With HTTP 1.1 persistent connections you can no longer simply read everything until the end of the stream. You first need to read the status line and the headers, line by line, and then, based on the status code and the headers (such as Content-Length) decide how many bytes to read to obtain the response body (if it's present at all). If you do the above properly, your read operations will complete before the connection is closed or a timeout happens, and you will have read exactly the response the server sent. This will enable you to send the next request and then read the second response in exactly the same manner as the first one.
P.S. Request, request, read might be "working" in the sense that your server supports request pipelining and thus, receives and processes both request, and you, as a result, read both responses into one buffer as your "first" response.
P.P.S Make sure your PrintWriter is using the US-ASCII encoding. Otherwise, depending on your system encoding, the request line and headers of your HTTP requests might be malformed (wrong encoding).
Writing a simple http/1.1 client respecting the RFC is not such a difficult task.
To solve the problem of the blocking i/o access where reading a socket in java, you must use java.nio classes.
SocketChannels give the possibility to perform a non-blocking i/o access.
This is necessary to send HTTP request on a persistent connection.
Furthermore, nio classes will give better performances.
My stress test give to following results :
HTTP/1.0 (java.io) -> HTTP/1.0 (java.nio) = +20% faster
HTTP/1.0 (java.io) -> HTTP/1.1 (java.nio with persistent connection) = +110% faster
Make sure you have a Connection: keep-alive in your request. This may be a moot point though.
What kind of response is the server returning? Are you using chunked transfer? If the server doesn't know the size of the response body, it can't provide a Content-Length header and has to close the connection at the end of the response body to indicate to the client that the content has ended. In this case, the keep-alive won't work. If you're generating content on-the-fly with PHP, JSP etc., you can enable output buffering, check the size of the accumulated body, push the Content-Length header and flush the output buffer.
Is there a particular reason you're using raw sockets and not Java's URL Connection or Commons HTTPClient?
HTTP isn't easy to get right. I know Commons HTTP Client can re-use connections like you're trying to do.
If there isn't a specific reason for you using Sockets this is what I would recommend :)

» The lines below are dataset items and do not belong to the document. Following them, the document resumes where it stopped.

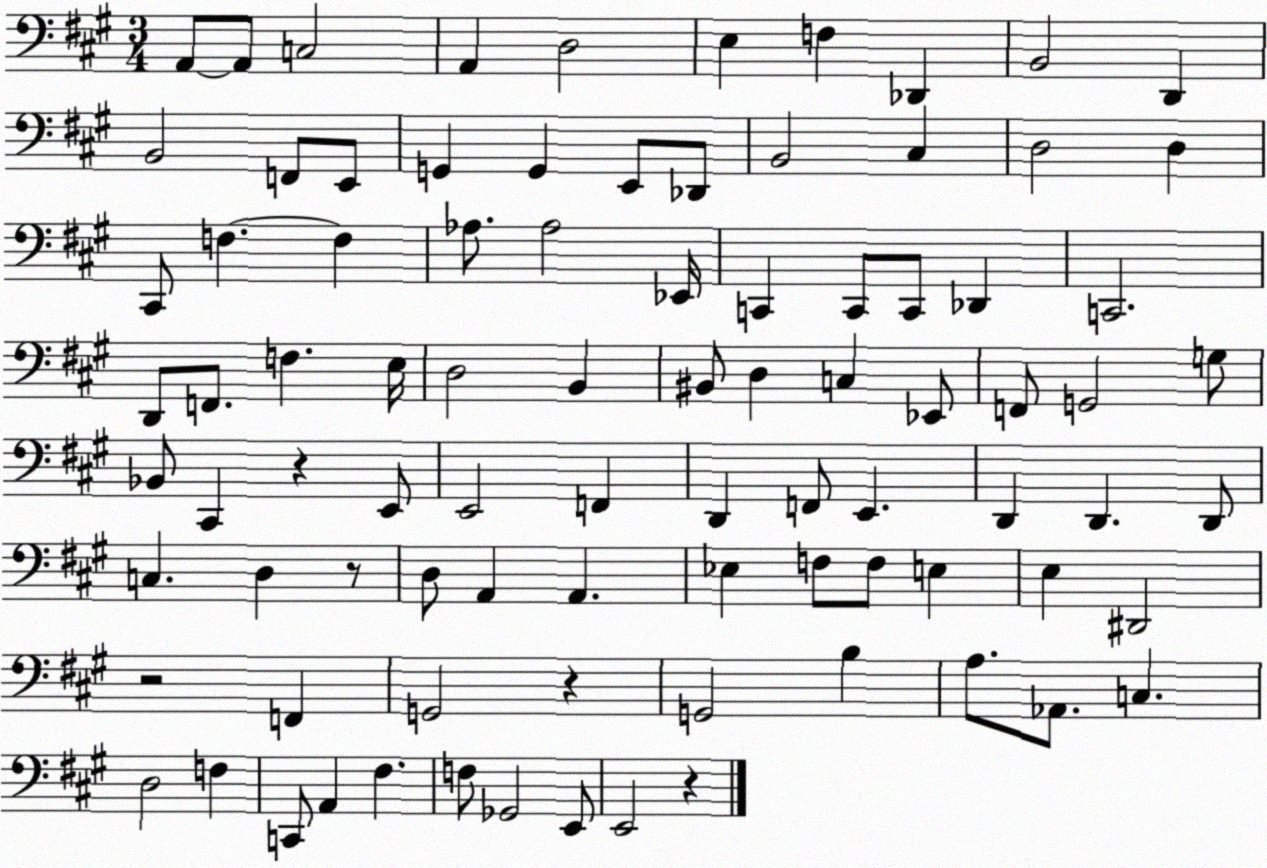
X:1
T:Untitled
M:3/4
L:1/4
K:A
A,,/2 A,,/2 C,2 A,, D,2 E, F, _D,, B,,2 D,, B,,2 F,,/2 E,,/2 G,, G,, E,,/2 _D,,/2 B,,2 ^C, D,2 D, ^C,,/2 F, F, _A,/2 _A,2 _E,,/4 C,, C,,/2 C,,/2 _D,, C,,2 D,,/2 F,,/2 F, E,/4 D,2 B,, ^B,,/2 D, C, _E,,/2 F,,/2 G,,2 G,/2 _B,,/2 ^C,, z E,,/2 E,,2 F,, D,, F,,/2 E,, D,, D,, D,,/2 C, D, z/2 D,/2 A,, A,, _E, F,/2 F,/2 E, E, ^D,,2 z2 F,, G,,2 z G,,2 B, A,/2 _A,,/2 C, D,2 F, C,,/2 A,, ^F, F,/2 _G,,2 E,,/2 E,,2 z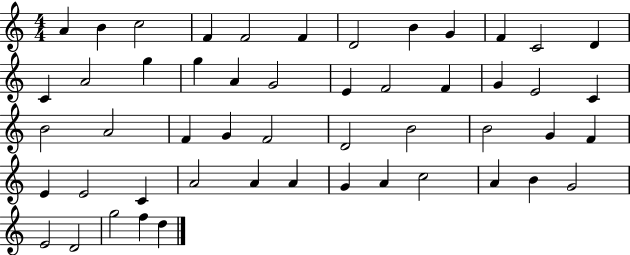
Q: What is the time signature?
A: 4/4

Writing your own correct client HTTP/1.1 implementation is nontrivial; historically most people who I've seen attempt it have got it wrong. Their implementation usually ignores the spec and just does what appears to work with one particular test server - in particular, they usually ignore the requirement to be able to handle chunked responses.
Writing your own HTTP client is probably a bad idea, unless you have some VERY strange requirements.